Exercices à traiter:
A. Réécrivez, s'il vous plaît, le passage de l'extrait à lire qui va de « Sans doute est-il » à « avons-nous les moyens ? », en remplaçant « éradiquer » par « résoudre ».
B. Répondez brièvement à ces questions sur l'extrait à lire.
(i) Qui, selon Claude Robert, a avoué sur la fin de sa vie qu'il existait des cultures avec lesquelles il était bien plus difficile de vivre ?
(ii) L'insertion de qui fonctionne nettement moins mal ?
(iii) Dans quelle responsabilité l'accompagnement proposé devrait-il soutenir les parents ?

Extrait à lire:

:::

Quelles seraient les pistes à suivre pour éradiquer ce processus ? 

Claude Robert : Ce problème de terrorisme semble cristalliser ce que les ethnologues nomment la "distance culturelle". Après avoir passé beaucoup d’énergie à ne jamais stigmatiser les différences entre cultures, Claude Levy Strauss a avoué sur la fin de sa vie qu’il existait des cultures avec lesquelles il était bien plus difficile de vivre car elles s’avéraient très différentes de la nôtre sur des dimensions non négociables. Le respect de la vie, le respect d’autrui, l’égalité homme-femme, la place de la religion, du corps, tout cela constitue un ensemble de dimensions sur lesquelles il n’est pas facile de tergiverser. A la lecture du profil des terroristes, ils semblent qu’à un moment donné, ces enfants de la seconde génération se sont rendu compte qu’ils ne feraient jamais jeu égal avec leurs semblables. Car l’échec scolaire des mâles va bien au-delà de simples notes sur les carnets et de parcours professionnel « au rabais ». C’est tout l’orgueil qui est blessé chez ces français d’adoption car nous ne pouvons leur proposer qu’un parcours « de seconde zone », des « demi-réussites », un « statut symbolique diminué »… D’ailleurs, en plus de cette fameuse « distance culturelle », et à cause d’elle justement, ce phénomène terroriste semble également cristalliser en France la médiocrité de l’enseignement primaire et secondaire. Si l’école était adaptative et savait proposer un vrai parcours culturel et professionnel à la mesure de ces personnes issues de cultures très différentes de la nôtre, sans doute l’exclusion scolaire serait moindre, et permettrait une insertion sociale plus facile. Et encore, rien n’est moins sûr, la critique est facile… Car l’insertion des filles fonctionne nettement moins mal. On en revient encore aux problèmes spécifiquement familiaux d’autorité du père et d’égalité des sexes devant cette autorité. Ce qui est un problème purement culturel. Il faut admettre ceci : une famille transplantée en France mais qui continue de laisser libre cours à ses enfants mâles et qui ne fait preuve d’autorité qu’auprès de ses rejetons femelles, génère forcément des garçons qui vont se trouver en porte à faux vis-à-vis d’une société policée comme la nôtre…

Sans doute est-il trop tard maintenant pour éradiquer le problème. Mais au cas où la France déciderait de ne toujours pas sélectionner son immigration, peut-être devrait-elle mettre en place un accompagnement culturel à l’insertion familiale et culturelle (accompagnement des parents dans leur responsabilité éducative), en plus de méthodes pédagogiques spécifiques pour ne pas dire des classes particulières d’acculturation des enfants de l’immigration (des classes dans lesquelles ces garçons ne sont pas découragés par leurs semblables et les programmes). Mais en avons-nous les moyens ?

:::

Entrées enregistrées
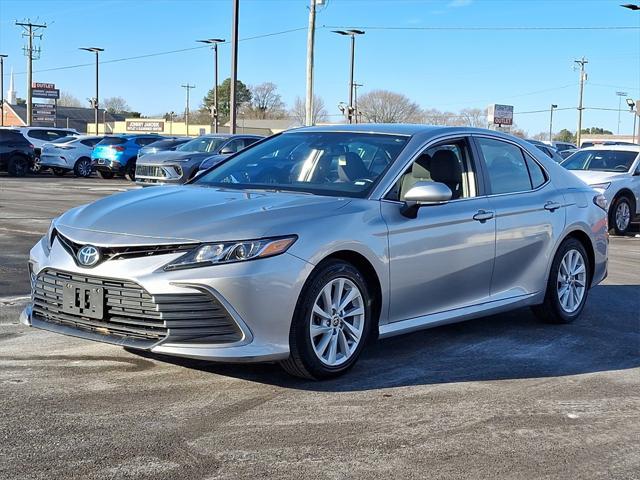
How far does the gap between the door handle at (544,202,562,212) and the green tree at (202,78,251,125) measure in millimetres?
104439

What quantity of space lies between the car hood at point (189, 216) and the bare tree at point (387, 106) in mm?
66313

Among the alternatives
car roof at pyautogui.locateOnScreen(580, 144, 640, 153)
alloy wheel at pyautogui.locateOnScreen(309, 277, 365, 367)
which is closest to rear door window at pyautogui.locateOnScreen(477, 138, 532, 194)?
alloy wheel at pyautogui.locateOnScreen(309, 277, 365, 367)

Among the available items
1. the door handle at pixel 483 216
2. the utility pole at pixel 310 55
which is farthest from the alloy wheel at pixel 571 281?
the utility pole at pixel 310 55

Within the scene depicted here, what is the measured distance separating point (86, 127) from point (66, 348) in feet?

:::

Corrigés détaillés:
A.
Sans doute est-il trop tard maintenant pour résoudre le problème. Mais au cas où la France déciderait de ne toujours pas sélectionner son immigration, peut-être devrait-elle mettre en place un accompagnement culturel à l’insertion familiale et culturelle (accompagnement des parents dans leur responsabilité éducative), en plus de méthodes pédagogiques spécifiques pour ne pas dire des classes particulières d’acculturation des enfants de l’immigration (des classes dans lesquelles ces garçons ne sont pas découragés par leurs semblables et les programmes). Mais en avons-nous les moyens ?

B.
(i) Claude Levy Strauss.
(ii) Celle des filles.
(iii) Leur responsabilité éducative.